Tomorrow, I have to start working again. I get paid Friday, but due to the lack of shifts and minimum wage, it’s gonna be a shitty check. I’m sorry bout the short posts recently. I have just been eating and drinking trash, not wanting to do anything. Binge watching Daria because it expires on Hulu in less than 2 weeks.
Something else, I didn’t mention that happened in the last week. My little step brother had his birthday earlier in the week. I was told a day before we had to go to the party that there even was a party we had to go to. And then we get to the house, and apparently it was the wrong day. And we stayed there for like 6 hours anyway with nothing to do. And then we still had to do it the next night. Fucking ridiculous, and I had to re-pretend to give a shit about others.
It’s not even that my father or my stepmother is fully stupid. We’ll call my stepmother Angie from now on. Angie had apologized and realized she miscommunications with Dad and that it was her fault. But I can guarantee that it was also Dad’s fault in the extent that he does away with the details of anything. He could’ve asked her what time he should’ve gone to pick us up. Something like that. But of course, there’s an obvious issue with planning and or communicating at all with my father. I would know. Hell, even my little sister’s pretty sick of his shit lowkey, even though she would never tell him.
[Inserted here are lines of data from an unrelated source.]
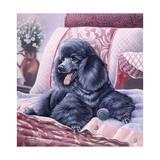 Black Poodle Giclee Print by Jenny Newland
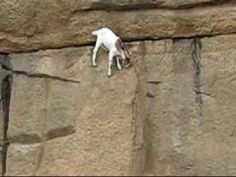 Baby mountain goat balances on even the smallest of ledges.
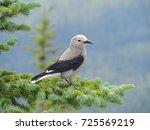 a clark's nutcracker  nucifraga ... | Shutterstock . vector #725569219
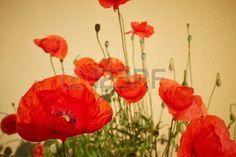 Campo de primavera de flores de la amapola Foto de archivo - 20339044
My father’s continuous inability to plan anything or communicate well with anybody is absolutely staggering. It’s painful to watch. And now that he’s married, and getting fat again, he’s falling into old toxic habits again. Of course nobody would realistically notice it but me. And that’s because a lot of his toxic assaults, big or small, happened to target me. Especially in these recent years.
He’s neglectful and I’m honestly so annoyed with him and Angie at this point. They are both fairly awful with parenting, both his kids are old to be thrown out and yet he’s really learned nothing of value after all this time. That’s about it you guys, thanx for listening.